Anna has been candid in exploring the myths and facts in Benazir’s life and how she — Benazir — had presented it. “Benazir could distort historical facts to support her father’s policies.” Giving the example of ZAB’s fatal mistake of appointing Zia-ul-Haq as the army chief, Anna writes that this “was wholly in keeping with the family tradition of overestimating one’s forces and underestimating the possibilities of one’s opponents.”
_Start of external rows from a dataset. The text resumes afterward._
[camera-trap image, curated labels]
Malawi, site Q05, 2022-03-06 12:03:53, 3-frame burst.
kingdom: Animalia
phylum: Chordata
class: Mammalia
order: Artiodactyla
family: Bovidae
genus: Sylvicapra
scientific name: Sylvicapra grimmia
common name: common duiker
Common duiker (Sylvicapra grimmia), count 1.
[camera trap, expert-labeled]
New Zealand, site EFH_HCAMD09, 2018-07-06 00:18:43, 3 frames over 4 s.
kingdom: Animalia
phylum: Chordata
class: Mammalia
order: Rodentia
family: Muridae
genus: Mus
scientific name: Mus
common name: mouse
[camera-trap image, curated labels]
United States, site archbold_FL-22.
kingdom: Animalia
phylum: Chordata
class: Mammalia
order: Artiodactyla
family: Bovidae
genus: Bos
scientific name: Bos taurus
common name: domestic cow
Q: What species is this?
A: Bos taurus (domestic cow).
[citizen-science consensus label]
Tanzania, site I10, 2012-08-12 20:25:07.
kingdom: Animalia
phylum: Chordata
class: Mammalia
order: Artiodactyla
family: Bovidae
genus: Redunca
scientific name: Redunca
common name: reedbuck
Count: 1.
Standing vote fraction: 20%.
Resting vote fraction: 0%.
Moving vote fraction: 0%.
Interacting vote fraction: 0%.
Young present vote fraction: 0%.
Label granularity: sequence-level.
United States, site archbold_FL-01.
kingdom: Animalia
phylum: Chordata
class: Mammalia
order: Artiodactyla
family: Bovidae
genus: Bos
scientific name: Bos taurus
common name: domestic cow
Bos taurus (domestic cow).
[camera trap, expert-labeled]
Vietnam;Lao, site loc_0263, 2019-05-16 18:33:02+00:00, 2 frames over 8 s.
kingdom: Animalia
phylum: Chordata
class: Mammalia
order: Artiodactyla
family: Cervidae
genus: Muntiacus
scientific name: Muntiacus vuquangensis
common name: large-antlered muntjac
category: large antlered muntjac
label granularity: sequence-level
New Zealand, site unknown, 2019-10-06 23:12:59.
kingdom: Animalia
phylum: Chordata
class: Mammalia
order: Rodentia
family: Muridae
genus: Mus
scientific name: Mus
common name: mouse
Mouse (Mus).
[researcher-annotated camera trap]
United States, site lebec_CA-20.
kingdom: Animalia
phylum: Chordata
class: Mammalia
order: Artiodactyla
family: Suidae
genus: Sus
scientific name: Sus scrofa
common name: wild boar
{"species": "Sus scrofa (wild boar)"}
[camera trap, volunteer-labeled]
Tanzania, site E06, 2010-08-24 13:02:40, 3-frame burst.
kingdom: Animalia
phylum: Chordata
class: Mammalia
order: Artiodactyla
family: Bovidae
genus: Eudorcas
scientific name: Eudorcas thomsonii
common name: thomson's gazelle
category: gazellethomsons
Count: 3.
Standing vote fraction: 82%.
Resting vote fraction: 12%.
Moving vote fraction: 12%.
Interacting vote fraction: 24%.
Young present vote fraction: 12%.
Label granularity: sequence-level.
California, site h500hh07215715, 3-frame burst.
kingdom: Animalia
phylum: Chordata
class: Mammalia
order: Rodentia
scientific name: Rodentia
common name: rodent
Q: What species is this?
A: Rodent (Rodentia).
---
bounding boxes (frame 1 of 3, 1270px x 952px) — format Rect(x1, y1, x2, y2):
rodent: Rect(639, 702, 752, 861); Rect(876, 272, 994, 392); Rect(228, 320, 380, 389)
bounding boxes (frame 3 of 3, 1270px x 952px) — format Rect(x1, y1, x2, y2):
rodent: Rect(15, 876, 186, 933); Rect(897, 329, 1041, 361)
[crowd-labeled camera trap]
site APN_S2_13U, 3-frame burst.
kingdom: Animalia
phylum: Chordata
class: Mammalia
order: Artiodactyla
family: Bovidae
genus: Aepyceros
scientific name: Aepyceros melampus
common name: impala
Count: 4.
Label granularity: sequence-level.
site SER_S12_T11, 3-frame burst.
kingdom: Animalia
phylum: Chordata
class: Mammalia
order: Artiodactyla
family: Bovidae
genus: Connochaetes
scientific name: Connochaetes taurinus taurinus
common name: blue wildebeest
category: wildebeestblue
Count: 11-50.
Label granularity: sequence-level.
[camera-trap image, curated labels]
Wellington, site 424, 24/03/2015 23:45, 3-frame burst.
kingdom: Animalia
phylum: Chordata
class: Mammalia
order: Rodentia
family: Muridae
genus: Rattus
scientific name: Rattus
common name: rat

Perhaps the most illuminating and informative chapter in the book is ‘Sibling Position,’ suggesting that many of Benazir’s personality traits and actions were determined by the fact that she was the oldest of the four children of the family. Austrian psychologist and philosopher Alfred Adler is extensively invoked. Mir Murtaza’s hatred towards Asif Ali Zardari, his brother-in-law, is also attributed to his sibling position.
I am tempted to quote numerous anecdotes that relate to the main characters in Benazir’s life. But in the end, we have the tragic visage of a brave hero who, in Anna’s words, “struggled against the prejudices of patriarchal society, predominant male sexism in religion and politics, discrimination against women, and Islamic extremism and fanaticism.” The last chapter is aptly titled: ‘The Story Ends; Begins the Legend.’
This review was originally published in Newsline’s May 2015 issue under the headline “Myth and Reality”.
Ghazi Salahuddin is a respected senior journalist in Pakistan. He currently works with the daily The News and the Geo television network.